_Texto citado:_

Dices osadía, pero sueles preferir el concepto de ingenuidad.
Me
invitaron a dar unas conferencias en Estados Unidos en 2009 en varias
universidades y escribí un artículo que luego formó parte de Ingenuidad aprendida.
La academia americana, en mi campo, está dividida en dos departamentos:
los propiamente filosóficos practican una mezcla de fenomenología,
filosofía analítica y pragmatismo americano, extraña a la tradición
filosófica continental, la cual se cultiva en los departamentos de
humanidades y literatura comparada. Cuando estaba escribiendo lo que
pretendía ser una especie de presentación transversal para el público
americano de mi proyecto filosófico, me di cuenta de que mi conferencia
iba a ser malentendida por ambos departamentos. Los de filosofía porque
la verían demasiado literaria; los otros, porque la percibirían
demasiado constructiva, demasiado «ingenua», puesto que mi propuesta no
insiste en una reiteración de argumento de la lucidez, de la
deconstrucción y de la descomposición, sino que tiene un elemento de
emoción vibrante y entusiasmo. Mi ardid consistió en anticipar la
crítica y convertirla expresamente la ingenuidad en mi método
filosófico. Me gusta distinguir entre ser inteligente y ser sabio.

_Tarea 1:_
Repite, por favor, el fragmento del texto citado desde «Dices osadía, pero» hasta «de Ingenuidad aprendida.».
_Tarea 2:_
Contesta según el texto citado:
(a) ¿En qué año invitaron a quien habla a dar conferencias en Estados Unidos?
(b) ¿En qué departamentos se cultiva la tradición filosófica continental?
(c) ¿Qué convirtió quien habla en su método filosófico?
El material no tiene ningún papel en esto.

_Extracto de datos:_

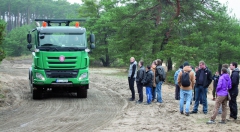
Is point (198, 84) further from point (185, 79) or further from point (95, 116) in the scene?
point (95, 116)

_Respuesta correcta 1:_
Dices osadía, pero sueles preferir el concepto de ingenuidad.
Me
invitaron a dar unas conferencias en Estados Unidos en 2009 en varias
universidades y escribí un artículo que luego formó parte de Ingenuidad aprendida.

_Respuesta correcta 2:_
(a) En 2009.
(b) En los departamentos de humanidades y literatura comparada.
(c) La ingenuidad.